* **Brief 1**: According to the background and prerequisites page, which machine learning framework is MPoL built on?

* **Text block**:
Background and prerequisites#
Radio astronomy#
A background in radio astronomy, Fourier transforms, and interferometry is a prerequisite for using MPoL but is beyond the scope of this documentation. We recommend reviewing these resources as needed.
Essential radio astronomy textbook by James Condon and Scott Ransom, and in particular, Chapter 3.7 on Radio Interferometry.
NRAO’s 17th Synthesis Imaging Workshop recorded lectures and slides available
Interferometry and Synthesis in Radio Astronomy by Thompson, Moran, and Swenson. An excellent and comprehensive reference on all things interferometry.
The Revisiting the radio interferometer measurement equation series by O. Smirnov, 2011
Ian Czekala’s lecture notes on Radio Interferometry and Imaging
RML imaging is different from CLEAN imaging, which operates as a deconvolution procedure in the image plane. However, CLEAN is by far the dominant algorithm used to synthesize images from interferometric data at sub-mm and radio wavelengths, and it is useful to have at least a basic understanding of how it works. We recommend
Interferometry and Synthesis in Radio Astronomy Chapter 11.1
David Wilner’s lecture on Imaging and Deconvolution in Radio Astronomy
For a discussion on using both CLEAN and RML techniques to robustly interpret kinematic data of protoplanetary disks, see Section 3 of Visualizing the Kinematics of Planet Formation by The Disk Dynamics Collaboration
Statistics and Machine Learning#
MPoL is built on top of the PyTorch machine learning framework and adopts much of the terminology and design principles of machine learning workflows. As a prerequisite, we recommend at least a basic understanding of statistics and machine learning principles. Two excellent (free) textbooks are
Dive into Deep Learning, in particular chapters 1 - 3 to cover the basics of forward models, automatic differentiation, and optimization.
Deep Learning: Foundations and Concepts for a lengthier discussion of these concepts and other foundational statistical concepts.
And we highly recommend the informative and entertaining 3b1b lectures on deep learning.
PyTorch#
As a PyTorch library, MPoL expects that the user will write Python code that uses MPoL primitives as building blocks to solve their interferometric imaging workflow, much the same way the artificial intelligence community writes Python code that uses PyTorch layers to implement new neural network architectures (for example). You will find MPoL easiest to use if you follow PyTorch customs and idioms, e.g., feed-forward neural networks, data storage, GPU acceleration, and train/test optimization loops. Therefore, a basic familiarity with PyTorch is considered a prerequisite for MPoL.
If you are new to PyTorch, we recommend starting with the official Learn the Basics guide. You can also find high quality introductions on YouTube and in textbooks.
RML Imaging#
MPoL is a modern PyTorch imaging library, however many of the key concepts behind Regularized Maximum Likelihood image have been around for some time. We recommend checking out the following (non-exhaustive) list of resources
Regularized Maximum Likelihood Image Synthesis and Validation for ALMA Continuum Observations of Protoplanetary Disks by Zawadzki et al. 2023
The fourth paper in the 2019 Event Horizon Telescope Collaboration series describing the imaging principles
Maximum entropy image restoration in astronomy AR&A by Narayan and Nityananda 1986
Multi-GPU maximum entropy image synthesis for radio astronomy by Cárcamo et al. 2018
Dr. Katie Bouman’s Ph.D. thesis “Extreme Imaging via Physical Model Inversion: Seeing Around Corners and Imaging Black Holes”

* **Brief 2**: Pull out every line of the entries that contains the word "tire".

* **Supplied data**:

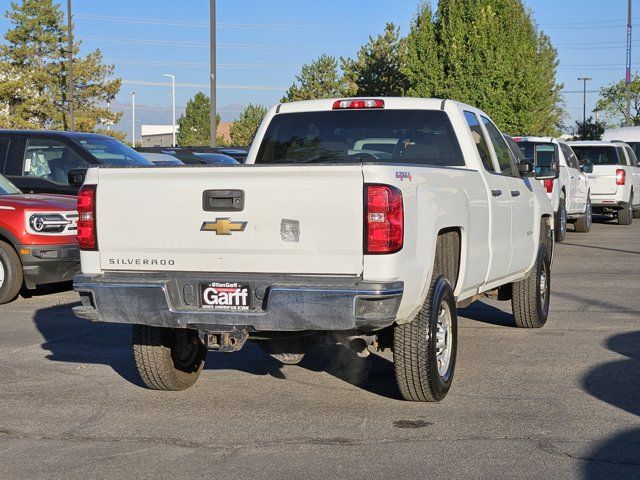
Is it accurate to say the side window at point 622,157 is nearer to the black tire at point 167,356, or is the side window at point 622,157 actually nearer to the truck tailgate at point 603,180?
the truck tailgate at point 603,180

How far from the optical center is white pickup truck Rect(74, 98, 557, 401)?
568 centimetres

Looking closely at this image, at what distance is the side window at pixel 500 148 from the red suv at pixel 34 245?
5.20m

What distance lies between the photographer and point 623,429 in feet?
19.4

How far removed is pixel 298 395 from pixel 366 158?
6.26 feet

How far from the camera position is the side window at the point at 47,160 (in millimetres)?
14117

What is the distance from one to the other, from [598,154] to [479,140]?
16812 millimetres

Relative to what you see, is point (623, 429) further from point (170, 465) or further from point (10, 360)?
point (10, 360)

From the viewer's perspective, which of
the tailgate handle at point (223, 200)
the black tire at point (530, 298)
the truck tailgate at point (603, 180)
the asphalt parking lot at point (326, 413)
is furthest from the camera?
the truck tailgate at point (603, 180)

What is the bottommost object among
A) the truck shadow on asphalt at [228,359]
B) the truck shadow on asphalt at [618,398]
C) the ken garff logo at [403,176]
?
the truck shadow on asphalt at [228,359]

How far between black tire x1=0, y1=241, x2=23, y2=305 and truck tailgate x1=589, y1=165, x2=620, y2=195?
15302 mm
...
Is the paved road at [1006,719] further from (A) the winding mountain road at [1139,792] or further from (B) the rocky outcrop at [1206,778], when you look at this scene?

* **Problem solution 1**: PyTorch

* **Problem solution 2**:
Is it accurate to say the side window at point 622,157 is nearer to the black tire at point 167,356, or is the side window at point 622,157 actually nearer to the truck tailgate at point 603,180?
the black tire at point (530, 298)
How far between black tire x1=0, y1=241, x2=23, y2=305 and truck tailgate x1=589, y1=165, x2=620, y2=195?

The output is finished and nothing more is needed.